# Dataset records
------------------------------------------------------------------------

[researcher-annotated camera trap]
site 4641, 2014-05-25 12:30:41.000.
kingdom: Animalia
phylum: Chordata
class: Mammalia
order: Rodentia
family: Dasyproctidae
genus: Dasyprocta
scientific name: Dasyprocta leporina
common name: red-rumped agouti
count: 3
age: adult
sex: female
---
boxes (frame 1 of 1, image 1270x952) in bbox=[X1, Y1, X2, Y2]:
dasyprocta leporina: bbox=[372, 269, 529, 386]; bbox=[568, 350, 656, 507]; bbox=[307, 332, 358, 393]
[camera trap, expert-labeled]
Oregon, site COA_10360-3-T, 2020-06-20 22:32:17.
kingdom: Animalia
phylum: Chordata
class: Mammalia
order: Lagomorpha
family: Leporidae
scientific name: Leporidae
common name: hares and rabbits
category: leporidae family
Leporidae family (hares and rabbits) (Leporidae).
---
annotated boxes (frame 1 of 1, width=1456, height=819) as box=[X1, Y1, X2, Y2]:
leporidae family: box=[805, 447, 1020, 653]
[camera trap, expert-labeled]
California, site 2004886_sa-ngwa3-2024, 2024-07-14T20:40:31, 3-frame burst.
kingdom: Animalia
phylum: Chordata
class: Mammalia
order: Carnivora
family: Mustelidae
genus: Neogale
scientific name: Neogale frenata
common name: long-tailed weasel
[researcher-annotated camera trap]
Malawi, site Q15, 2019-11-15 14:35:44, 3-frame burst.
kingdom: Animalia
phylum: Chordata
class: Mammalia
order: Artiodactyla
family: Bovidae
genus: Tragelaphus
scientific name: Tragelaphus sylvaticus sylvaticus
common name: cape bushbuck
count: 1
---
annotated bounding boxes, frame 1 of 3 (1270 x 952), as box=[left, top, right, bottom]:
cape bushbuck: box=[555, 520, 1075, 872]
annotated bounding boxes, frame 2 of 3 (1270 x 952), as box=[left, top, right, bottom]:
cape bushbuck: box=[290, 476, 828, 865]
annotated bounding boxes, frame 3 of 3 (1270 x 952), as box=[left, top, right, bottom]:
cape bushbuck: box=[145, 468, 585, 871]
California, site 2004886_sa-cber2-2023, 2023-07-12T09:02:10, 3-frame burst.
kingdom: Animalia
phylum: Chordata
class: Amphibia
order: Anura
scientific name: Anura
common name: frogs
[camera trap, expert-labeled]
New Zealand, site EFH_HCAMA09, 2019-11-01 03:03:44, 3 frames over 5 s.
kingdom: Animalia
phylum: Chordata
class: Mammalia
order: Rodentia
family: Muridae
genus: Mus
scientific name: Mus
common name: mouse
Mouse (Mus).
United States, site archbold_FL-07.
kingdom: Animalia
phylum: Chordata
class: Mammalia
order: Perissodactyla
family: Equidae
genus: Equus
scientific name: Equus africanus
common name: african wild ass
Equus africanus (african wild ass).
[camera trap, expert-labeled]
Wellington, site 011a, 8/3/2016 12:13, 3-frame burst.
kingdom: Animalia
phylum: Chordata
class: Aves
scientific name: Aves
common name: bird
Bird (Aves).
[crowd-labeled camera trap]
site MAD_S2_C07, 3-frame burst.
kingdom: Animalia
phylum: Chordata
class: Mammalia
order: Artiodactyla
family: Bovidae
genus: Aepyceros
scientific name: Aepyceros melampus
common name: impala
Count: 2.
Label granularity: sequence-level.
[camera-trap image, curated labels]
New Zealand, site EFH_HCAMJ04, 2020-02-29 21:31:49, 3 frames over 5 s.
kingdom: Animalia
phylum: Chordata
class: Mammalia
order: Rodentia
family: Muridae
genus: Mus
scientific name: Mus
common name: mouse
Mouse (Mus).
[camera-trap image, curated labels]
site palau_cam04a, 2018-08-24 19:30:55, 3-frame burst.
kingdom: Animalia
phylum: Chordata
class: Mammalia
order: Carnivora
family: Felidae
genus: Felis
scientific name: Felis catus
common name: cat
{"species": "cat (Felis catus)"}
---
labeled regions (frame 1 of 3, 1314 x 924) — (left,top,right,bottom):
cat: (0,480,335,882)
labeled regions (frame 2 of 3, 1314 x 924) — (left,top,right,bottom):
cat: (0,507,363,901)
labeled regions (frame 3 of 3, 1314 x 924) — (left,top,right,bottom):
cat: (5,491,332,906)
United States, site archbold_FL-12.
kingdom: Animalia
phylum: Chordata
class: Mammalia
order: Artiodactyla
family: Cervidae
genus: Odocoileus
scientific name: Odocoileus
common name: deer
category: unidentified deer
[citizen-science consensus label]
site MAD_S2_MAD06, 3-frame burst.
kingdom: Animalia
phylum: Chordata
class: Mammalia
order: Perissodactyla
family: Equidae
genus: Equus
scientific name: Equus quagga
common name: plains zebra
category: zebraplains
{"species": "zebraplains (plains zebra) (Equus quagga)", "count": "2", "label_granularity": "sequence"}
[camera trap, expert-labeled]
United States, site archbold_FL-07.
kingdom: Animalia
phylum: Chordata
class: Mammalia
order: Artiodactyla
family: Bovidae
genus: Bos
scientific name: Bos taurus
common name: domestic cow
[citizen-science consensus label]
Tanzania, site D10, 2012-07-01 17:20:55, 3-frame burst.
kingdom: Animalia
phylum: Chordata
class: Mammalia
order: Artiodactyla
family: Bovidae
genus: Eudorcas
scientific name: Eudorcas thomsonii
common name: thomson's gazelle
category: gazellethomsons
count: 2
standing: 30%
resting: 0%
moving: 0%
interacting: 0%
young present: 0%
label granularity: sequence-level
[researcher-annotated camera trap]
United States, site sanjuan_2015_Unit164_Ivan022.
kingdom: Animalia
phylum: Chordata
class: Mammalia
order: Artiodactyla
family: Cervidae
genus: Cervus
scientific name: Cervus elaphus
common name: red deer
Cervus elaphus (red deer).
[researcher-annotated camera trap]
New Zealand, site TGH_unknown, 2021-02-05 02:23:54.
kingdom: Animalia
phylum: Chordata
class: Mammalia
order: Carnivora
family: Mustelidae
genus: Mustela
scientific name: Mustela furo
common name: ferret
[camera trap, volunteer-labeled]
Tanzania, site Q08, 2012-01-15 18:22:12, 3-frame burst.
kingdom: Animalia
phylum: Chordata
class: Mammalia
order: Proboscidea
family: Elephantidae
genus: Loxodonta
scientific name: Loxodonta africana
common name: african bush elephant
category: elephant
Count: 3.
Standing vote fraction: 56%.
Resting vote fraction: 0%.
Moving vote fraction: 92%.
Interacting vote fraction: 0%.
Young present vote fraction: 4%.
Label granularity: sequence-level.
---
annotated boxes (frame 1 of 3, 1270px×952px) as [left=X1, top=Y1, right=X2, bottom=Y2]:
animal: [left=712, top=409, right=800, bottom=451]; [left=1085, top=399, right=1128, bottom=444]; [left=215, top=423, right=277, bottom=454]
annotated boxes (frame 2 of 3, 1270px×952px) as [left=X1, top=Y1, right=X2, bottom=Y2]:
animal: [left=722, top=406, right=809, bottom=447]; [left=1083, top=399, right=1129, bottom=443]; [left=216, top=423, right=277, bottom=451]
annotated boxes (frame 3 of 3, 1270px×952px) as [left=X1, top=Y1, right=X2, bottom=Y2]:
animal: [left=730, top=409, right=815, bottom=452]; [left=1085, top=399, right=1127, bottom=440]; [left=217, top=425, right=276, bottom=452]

------------------------------------------------------------------------

# Assigned task
Every line of the material is to be set down again verbatim.

# Solution to this task
[researcher-annotated camera trap]
site 4641, 2014-05-25 12:30:41.000.
kingdom: Animalia
phylum: Chordata
class: Mammalia
order: Rodentia
family: Dasyproctidae
genus: Dasyprocta
scientific name: Dasyprocta leporina
common name: red-rumped agouti
count: 3
age: adult
sex: female
---
boxes (frame 1 of 1, image 1270x952) in bbox=[X1, Y1, X2, Y2]:
dasyprocta leporina: bbox=[372, 269, 529, 386]; bbox=[568, 350, 656, 507]; bbox=[307, 332, 358, 393]
[camera trap, expert-labeled]
Oregon, site COA_10360-3-T, 2020-06-20 22:32:17.
kingdom: Animalia
phylum: Chordata
class: Mammalia
order: Lagomorpha
family: Leporidae
scientific name: Leporidae
common name: hares and rabbits
category: leporidae family
Leporidae family (hares and rabbits) (Leporidae).
---
annotated boxes (frame 1 of 1, width=1456, height=819) as box=[X1, Y1, X2, Y2]:
leporidae family: box=[805, 447, 1020, 653]
[camera trap, expert-labeled]
California, site 2004886_sa-ngwa3-2024, 2024-07-14T20:40:31, 3-frame burst.
kingdom: Animalia
phylum: Chordata
class: Mammalia
order: Carnivora
family: Mustelidae
genus: Neogale
scientific name: Neogale frenata
common name: long-tailed weasel
[researcher-annotated camera trap]
Malawi, site Q15, 2019-11-15 14:35:44, 3-frame burst.
kingdom: Animalia
phylum: Chordata
class: Mammalia
order: Artiodactyla
family: Bovidae
genus: Tragelaphus
scientific name: Tragelaphus sylvaticus sylvaticus
common name: cape bushbuck
count: 1
---
annotated bounding boxes, frame 1 of 3 (1270 x 952), as box=[left, top, right, bottom]:
cape bushbuck: box=[555, 520, 1075, 872]
annotated bounding boxes, frame 2 of 3 (1270 x 952), as box=[left, top, right, bottom]:
cape bushbuck: box=[290, 476, 828, 865]
annotated bounding boxes, frame 3 of 3 (1270 x 952), as box=[left, top, right, bottom]:
cape bushbuck: box=[145, 468, 585, 871]
California, site 2004886_sa-cber2-2023, 2023-07-12T09:02:10, 3-frame burst.
kingdom: Animalia
phylum: Chordata
class: Amphibia
order: Anura
scientific name: Anura
common name: frogs
[camera trap, expert-labeled]
New Zealand, site EFH_HCAMA09, 2019-11-01 03:03:44, 3 frames over 5 s.
kingdom: Animalia
phylum: Chordata
class: Mammalia
order: Rodentia
family: Muridae
genus: Mus
scientific name: Mus
common name: mouse
Mouse (Mus).
United States, site archbold_FL-07.
kingdom: Animalia
phylum: Chordata
class: Mammalia
order: Perissodactyla
family: Equidae
genus: Equus
scientific name: Equus africanus
common name: african wild ass
Equus africanus (african wild ass).
[camera trap, expert-labeled]
Wellington, site 011a, 8/3/2016 12:13, 3-frame burst.
kingdom: Animalia
phylum: Chordata
class: Aves
scientific name: Aves
common name: bird
Bird (Aves).
[crowd-labeled camera trap]
site MAD_S2_C07, 3-frame burst.
kingdom: Animalia
phylum: Chordata
class: Mammalia
order: Artiodactyla
family: Bovidae
genus: Aepyceros
scientific name: Aepyceros melampus
common name: impala
Count: 2.
Label granularity: sequence-level.
[camera-trap image, curated labels]
New Zealand, site EFH_HCAMJ04, 2020-02-29 21:31:49, 3 frames over 5 s.
kingdom: Animalia
phylum: Chordata
class: Mammalia
order: Rodentia
family: Muridae
genus: Mus
scientific name: Mus
common name: mouse
Mouse (Mus).
[camera-trap image, curated labels]
site palau_cam04a, 2018-08-24 19:30:55, 3-frame burst.
kingdom: Animalia
phylum: Chordata
class: Mammalia
order: Carnivora
family: Felidae
genus: Felis
scientific name: Felis catus
common name: cat
{"species": "cat (Felis catus)"}
---
labeled regions (frame 1 of 3, 1314 x 924) — (left,top,right,bottom):
cat: (0,480,335,882)
labeled regions (frame 2 of 3, 1314 x 924) — (left,top,right,bottom):
cat: (0,507,363,901)
labeled regions (frame 3 of 3, 1314 x 924) — (left,top,right,bottom):
cat: (5,491,332,906)
United States, site archbold_FL-12.
kingdom: Animalia
phylum: Chordata
class: Mammalia
order: Artiodactyla
family: Cervidae
genus: Odocoileus
scientific name: Odocoileus
common name: deer
category: unidentified deer
[citizen-science consensus label]
site MAD_S2_MAD06, 3-frame burst.
kingdom: Animalia
phylum: Chordata
class: Mammalia
order: Perissodactyla
family: Equidae
genus: Equus
scientific name: Equus quagga
common name: plains zebra
category: zebraplains
{"species": "zebraplains (plains zebra) (Equus quagga)", "count": "2", "label_granularity": "sequence"}
[camera trap, expert-labeled]
United States, site archbold_FL-07.
kingdom: Animalia
phylum: Chordata
class: Mammalia
order: Artiodactyla
family: Bovidae
genus: Bos
scientific name: Bos taurus
common name: domestic cow
[citizen-science consensus label]
Tanzania, site D10, 2012-07-01 17:20:55, 3-frame burst.
kingdom: Animalia
phylum: Chordata
class: Mammalia
order: Artiodactyla
family: Bovidae
genus: Eudorcas
scientific name: Eudorcas thomsonii
common name: thomson's gazelle
category: gazellethomsons
count: 2
standing: 30%
resting: 0%
moving: 0%
interacting: 0%
young present: 0%
label granularity: sequence-level
[researcher-annotated camera trap]
United States, site sanjuan_2015_Unit164_Ivan022.
kingdom: Animalia
phylum: Chordata
class: Mammalia
order: Artiodactyla
family: Cervidae
genus: Cervus
scientific name: Cervus elaphus
common name: red deer
Cervus elaphus (red deer).
[researcher-annotated camera trap]
New Zealand, site TGH_unknown, 2021-02-05 02:23:54.
kingdom: Animalia
phylum: Chordata
class: Mammalia
order: Carnivora
family: Mustelidae
genus: Mustela
scientific name: Mustela furo
common name: ferret
[camera trap, volunteer-labeled]
Tanzania, site Q08, 2012-01-15 18:22:12, 3-frame burst.
kingdom: Animalia
phylum: Chordata
class: Mammalia
order: Proboscidea
family: Elephantidae
genus: Loxodonta
scientific name: Loxodonta africana
common name: african bush elephant
category: elephant
Count: 3.
Standing vote fraction: 56%.
Resting vote fraction: 0%.
Moving vote fraction: 92%.
Interacting vote fraction: 0%.
Young present vote fraction: 4%.
Label granularity: sequence-level.
---
annotated boxes (frame 1 of 3, 1270px×952px) as [left=X1, top=Y1, right=X2, bottom=Y2]:
animal: [left=712, top=409, right=800, bottom=451]; [left=1085, top=399, right=1128, bottom=444]; [left=215, top=423, right=277, bottom=454]
annotated boxes (frame 2 of 3, 1270px×952px) as [left=X1, top=Y1, right=X2, bottom=Y2]:
animal: [left=722, top=406, right=809, bottom=447]; [left=1083, top=399, right=1129, bottom=443]; [left=216, top=423, right=277, bottom=451]
annotated boxes (frame 3 of 3, 1270px×952px) as [left=X1, top=Y1, right=X2, bottom=Y2]:
animal: [left=730, top=409, right=815, bottom=452]; [left=1085, top=399, right=1127, bottom=440]; [left=217, top=425, right=276, bottom=452]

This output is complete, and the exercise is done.